(Dataset content Opens)

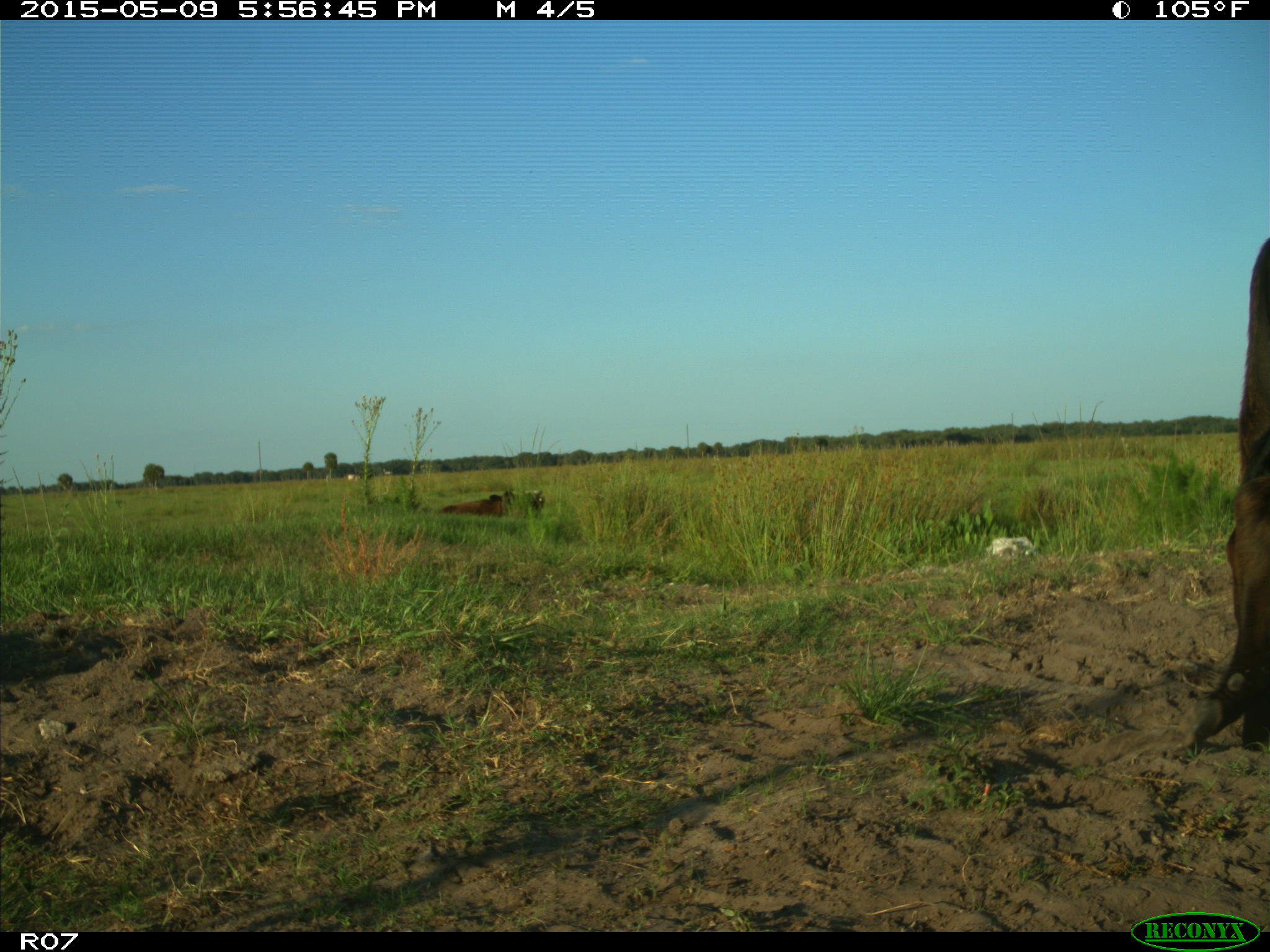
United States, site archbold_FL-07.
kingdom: Animalia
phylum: Chordata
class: Mammalia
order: Artiodactyla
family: Bovidae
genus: Bos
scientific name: Bos taurus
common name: domestic cow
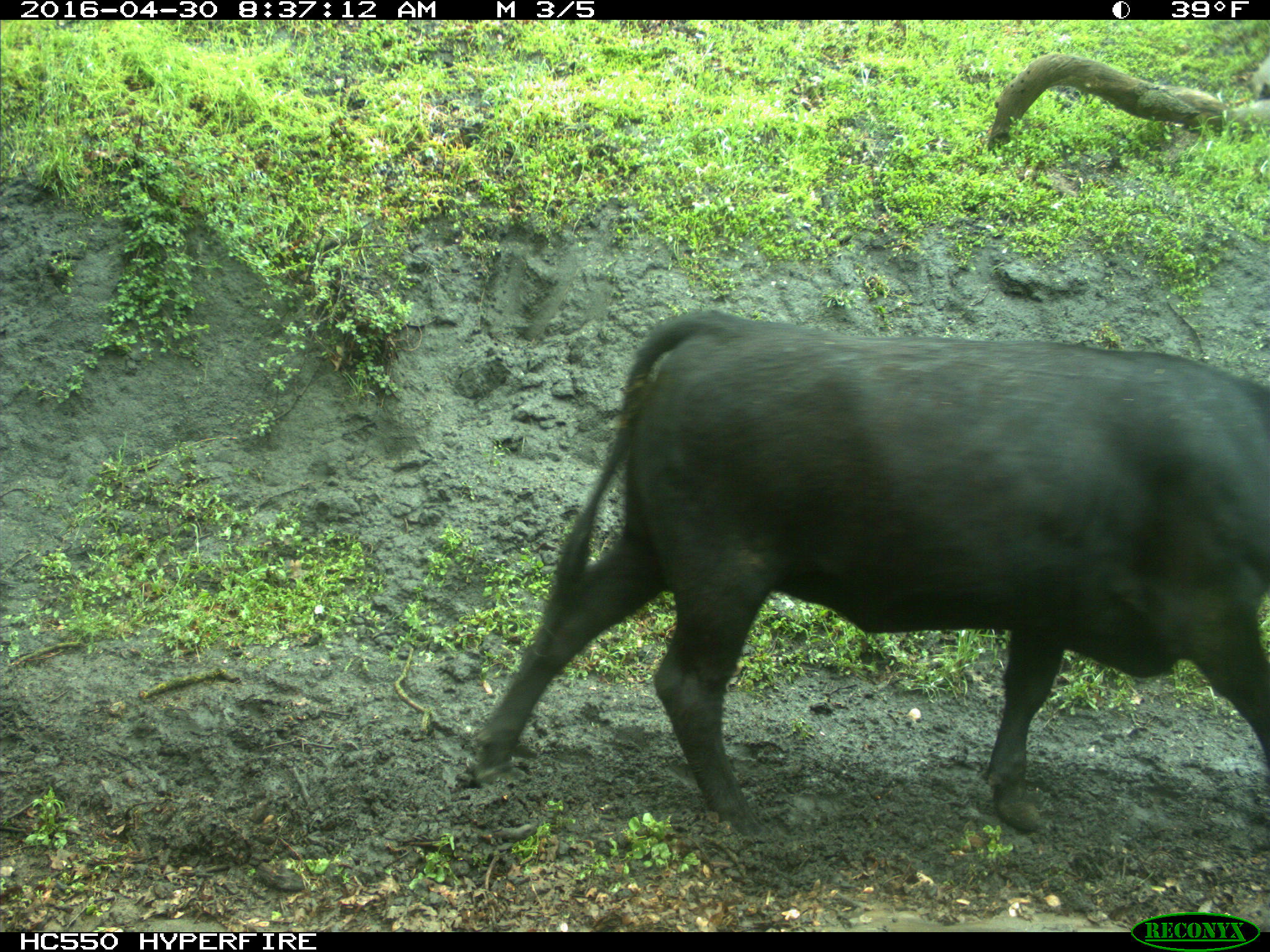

(Dataset content Closes)

▸ **Your task**: Leaving out the pictures, please transcribe exactly the lines from the one that holds "kingdom: Animalia" through the last line of the entries above, both included.

▸ **Worked solution**:
kingdom: Animalia
phylum: Chordata
class: Mammalia
order: Artiodactyla
family: Bovidae
genus: Bos
scientific name: Bos taurus
common name: domestic cow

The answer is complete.